Ruth posa une main sur son poignet pour la calmer.

– Ne commence pas à battre la campagne. Ce voyage te concerne peu. Et souviens-toi de ma recommandation. Les forces convoquées ici sont puissantes. Ce sont celles du Souffle. Respecte-les en gardant ton calme. L'étoile est belle. Rien n'est encore accompli. Ton destin s'avance, mais aujourd'hui comme l'an passé, ce n'est que l'annonce de ce qui t'entourera et sera en place au moment où tout commencera. Je vais te dire pourquoi tout à l'heure, et par quelle carte sont magnifiés les autres arcanes, et leur sens, transcendé.

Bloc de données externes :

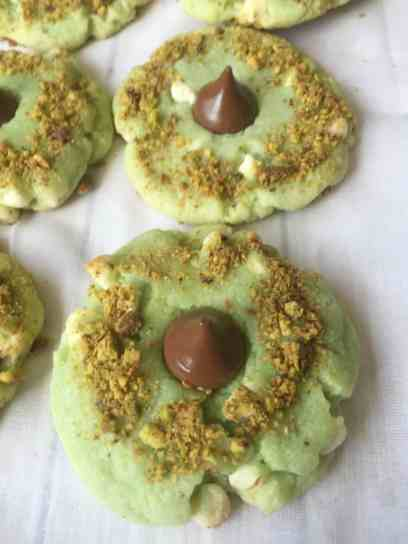 White Chocolate Pistachio Kiss Cookies 3-1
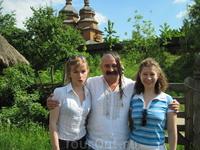 словили местного казака, он с большим удовольствием нам попозировал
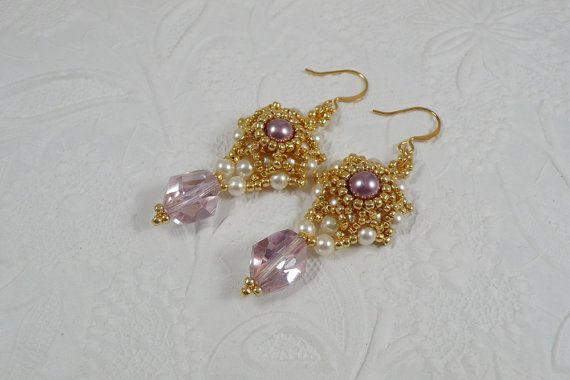 Woven Dangle Earrings Swarovski Crystal in Light by IndulgedGirl - guld seed og guld små perler samt hvide voksperler og lilla store bicones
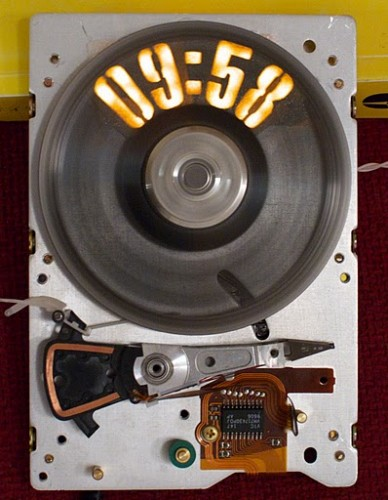 strobeshnik hard drive clock 2 388x500 Strobe Light Hard Drive Clock Hack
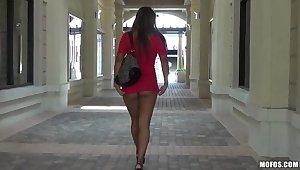 Buxom Jackie Cruz masturbates her sweet hole start the ball rolling with her favorite dildo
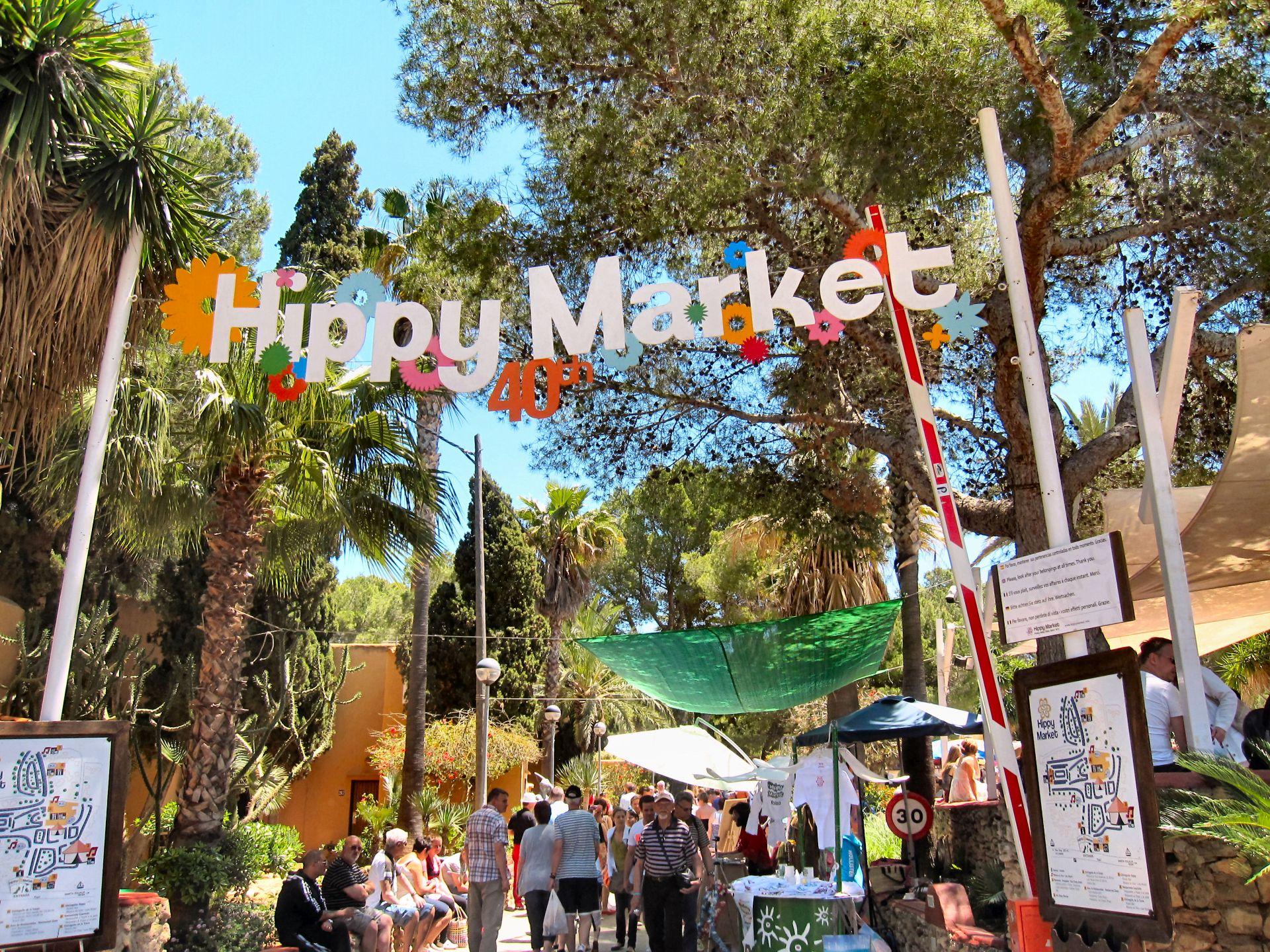 Wejście na Hippy Market na Ibizie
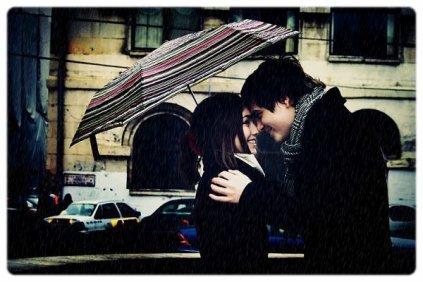 """"""" Sois heureux si quelqu'un te manque. Car même si c'est douloureux, cela voudra dire que tu as eu la chance de connaître une personne assez exceptionnelle pour te manquer autant. """""""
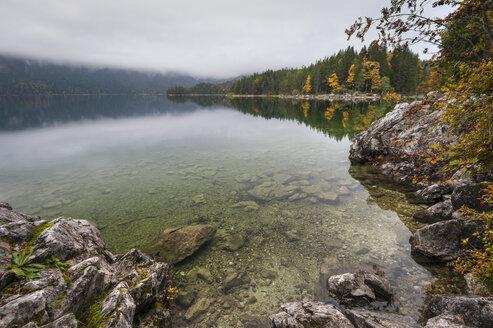 Germany, Bavaria, Eibsee near Garmisch-Partenkirchen in autumn - RJF000111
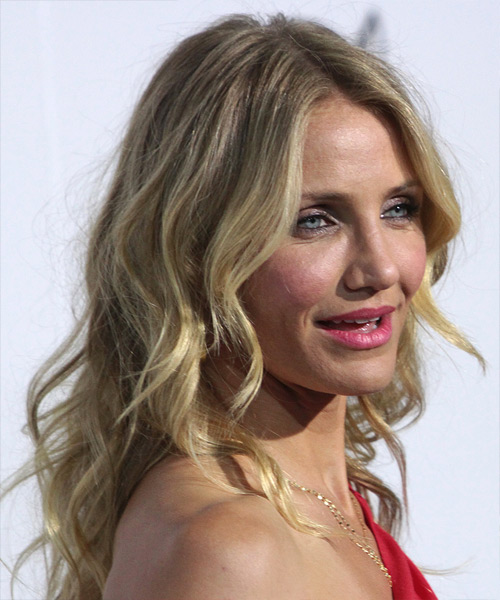 Cameron Diaz Medium Wavy Hairstyle - side view 2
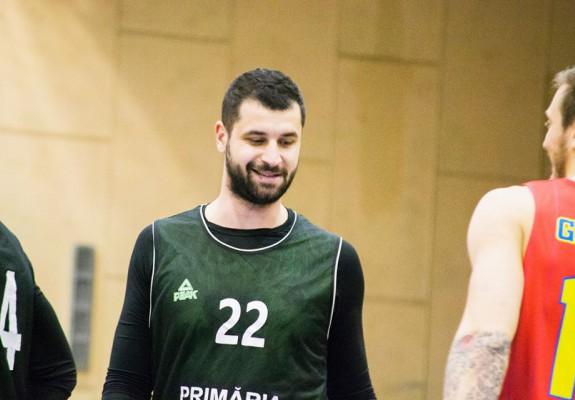 Lucian Chirof rămâne la BCM U FC Argeș Pitești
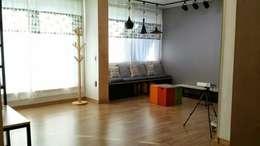 해밀건축사사무소: minimal tarz tarz Oturma Odası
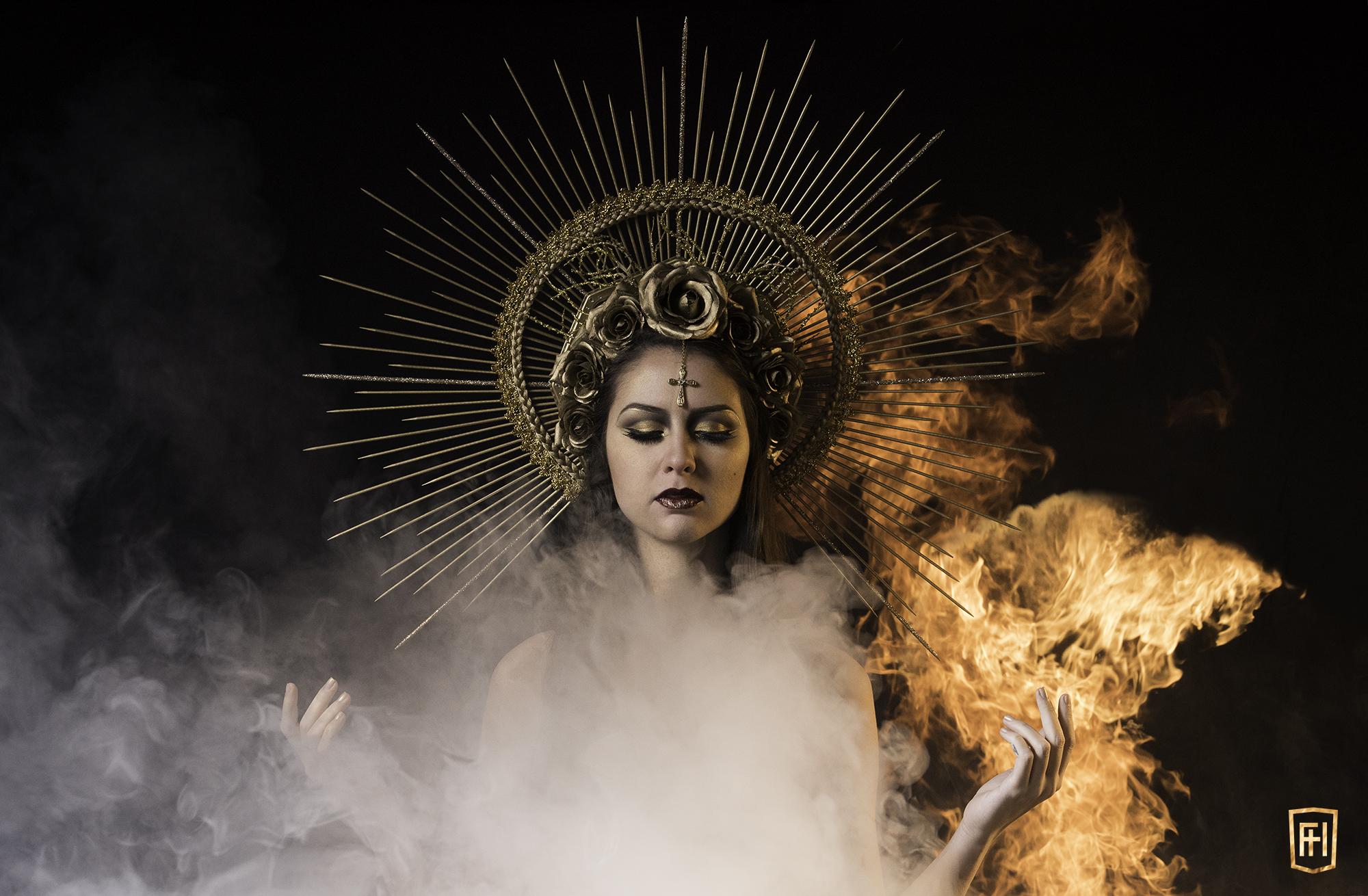 Evie Calypso effets pyrotechniques cracheur de feu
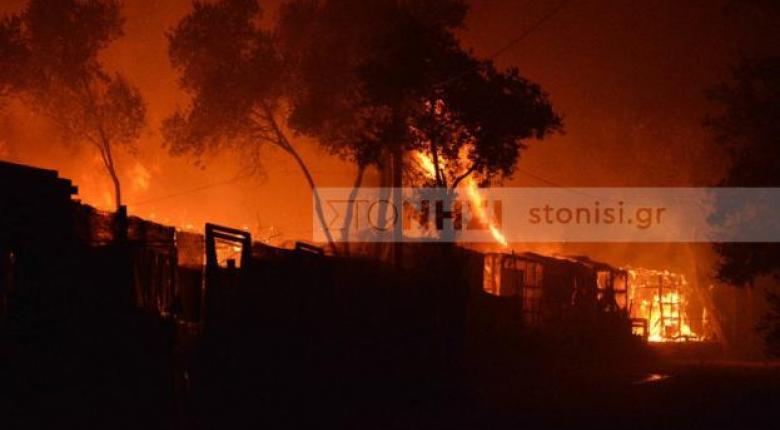 Νύχτα κόλασης στη Μόρια: Εξέγερση των προσφύγων, κάηκε το ΚΥΤ - Έκτακτη σύσκεψη στο Μαξίμου (Photos/Video) - Κεντρική Εικόνα
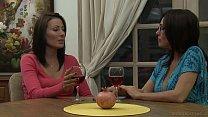 Zoey Holloway Introduces Raquel Sieb To MILF Le...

« Je vois ici la force et en face la justice. La Force, c'est le lion, symbole du soleil, c'est peut-être un souverain. C'est en tout cas l'homme souverain en face de la JUSTICE. Cela veut dire que l'homme, quel qu'il soit, te rend les armes, te rend ce qui t'est dû. L'équité règne. L'équilibre faussé par l'homme a été rétabli, et par acte de justice, et cet état demeurera car c'est l'un des piliers de ta vie future. Que peux-tu souhaiter de mieux, toi femme qui batailla si longtemps pour que ta voix parvienne à l'oreille du tyran, ou du maître, ou de n'importe quel homme qui refusait des droits de vivre à ta féminité ?

« Sur l'axe opposé, il y a les étoiles et la tempérance qui confirment le septénaire dans cette idée de victoire générale, de durée dans le triomphe avec d'autant plus de certitude que c'est le fruit d'une longue et raisonnable constance.

« Les Étoiles, c'est la patience, parce que c'est l'acceptation de la Vie, telle qu'elle est, telle qu'elle se présente. Imparfaite, souvent sordide, mais aussi merveilleuse, grisante. Il faut faire avec ce matériau de la vie qui nous est donné . On le peut car on est au-dessus de tout cela, parce que protégé par les Étoiles. Tu t'y entends de nature bien qu'impatiente de caractère.

« Alors quand, en contrepoint, se trouve la Tempérance, nous comprenons l'excellence des cartes qui te sont distribuées.

« La Tempérance indique : ce qui était dans l'obscurité vient à la lumière. D'une vase noire surgit l'or. Il faut aller doucement pour accomplir ces choses, laisser les phénomènes se développer : révélations, transmutations...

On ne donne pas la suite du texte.